The viruses that Jamieson-Datzkiw created encode genetic elements that shut off genes within the cancer cells to sensitize them for drug therapy. These viruses are very sensitive to interferon signaling, a type of antiviral signaling found in healthy cells. Mutation is gained as the cells become tumorigenic. A lot of cancer cells mutate as they replicate. Thus, the cancer cells don’t have interferon signaling while healthy cells do.  

The antiviral mechanism that healthy cells have can combat the virus, leaving the cancerous cells vulnerable to the virus, allowing the virus to replicate in the cancer cells which leads to cell lysis.

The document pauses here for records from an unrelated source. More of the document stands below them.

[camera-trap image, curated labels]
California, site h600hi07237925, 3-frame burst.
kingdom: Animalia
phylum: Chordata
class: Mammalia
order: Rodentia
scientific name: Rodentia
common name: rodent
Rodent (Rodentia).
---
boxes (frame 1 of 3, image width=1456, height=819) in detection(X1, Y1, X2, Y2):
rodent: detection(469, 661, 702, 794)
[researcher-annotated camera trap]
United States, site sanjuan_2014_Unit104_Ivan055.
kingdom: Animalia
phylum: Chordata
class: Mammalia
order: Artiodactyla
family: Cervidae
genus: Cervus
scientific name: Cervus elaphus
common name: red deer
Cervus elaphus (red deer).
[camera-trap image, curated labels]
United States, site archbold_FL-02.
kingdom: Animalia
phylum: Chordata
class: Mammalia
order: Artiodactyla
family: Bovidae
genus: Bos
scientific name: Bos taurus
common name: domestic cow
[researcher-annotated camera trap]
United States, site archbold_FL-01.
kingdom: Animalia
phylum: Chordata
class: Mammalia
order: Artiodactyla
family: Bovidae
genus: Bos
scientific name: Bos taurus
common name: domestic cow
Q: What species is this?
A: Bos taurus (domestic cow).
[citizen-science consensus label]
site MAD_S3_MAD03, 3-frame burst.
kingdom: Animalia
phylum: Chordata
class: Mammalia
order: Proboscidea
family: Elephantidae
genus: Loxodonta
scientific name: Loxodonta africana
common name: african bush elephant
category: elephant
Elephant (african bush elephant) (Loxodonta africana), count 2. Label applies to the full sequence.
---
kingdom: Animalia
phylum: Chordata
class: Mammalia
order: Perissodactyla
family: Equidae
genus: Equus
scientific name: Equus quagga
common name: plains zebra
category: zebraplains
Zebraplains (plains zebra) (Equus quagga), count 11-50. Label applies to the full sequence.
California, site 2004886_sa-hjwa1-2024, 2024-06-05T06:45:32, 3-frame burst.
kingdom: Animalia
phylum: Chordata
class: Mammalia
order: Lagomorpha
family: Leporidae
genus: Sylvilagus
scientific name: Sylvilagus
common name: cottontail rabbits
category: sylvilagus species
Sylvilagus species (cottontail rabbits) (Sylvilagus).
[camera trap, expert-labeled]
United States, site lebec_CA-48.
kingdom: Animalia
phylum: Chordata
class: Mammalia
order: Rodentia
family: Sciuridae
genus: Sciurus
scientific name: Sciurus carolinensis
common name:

Currently, testing is being done in human cells. DNA or RNA backbone of viruses are genetically modified using bacteria through typical cloning techniques. The next step is to test the virus on mice which involves giving mice tumours and injecting the viruses to test if they work. The research is at its early stages but there is hope as there has already been viruses such as measles used in clinical trials.

Some challenges in the lab are — how the viruses will go along with the clinical trials? Are there certain ways to make the viruses safer? Are there similarities between her research and others? Could something different be conducted in the research? Novelty is good, but it is also easier to get into clinical trials if one of the viruses that is used has already been applied on people.

Furthermore, work on the viruses is being done to assure they are safe and do not harm patients. At the same time, it is important that they don’t be attenuated to the point where the virus is too weak to be effective. Viruses are also being modified to ensure that they reach the tumors and achieve their intended purpose.

“We want to make the tumors easier to be reached either by introducing elements that were already in the viruses before or doing combination therapies,” said Jamieson-Datzkiw.

By slowly introducing components back into the viruses, it can make them more potent since they were made to be safe. If successful, these viruses could become an effective therapy in fighting breast and ovarian cancers — providing hope to those who need it the most.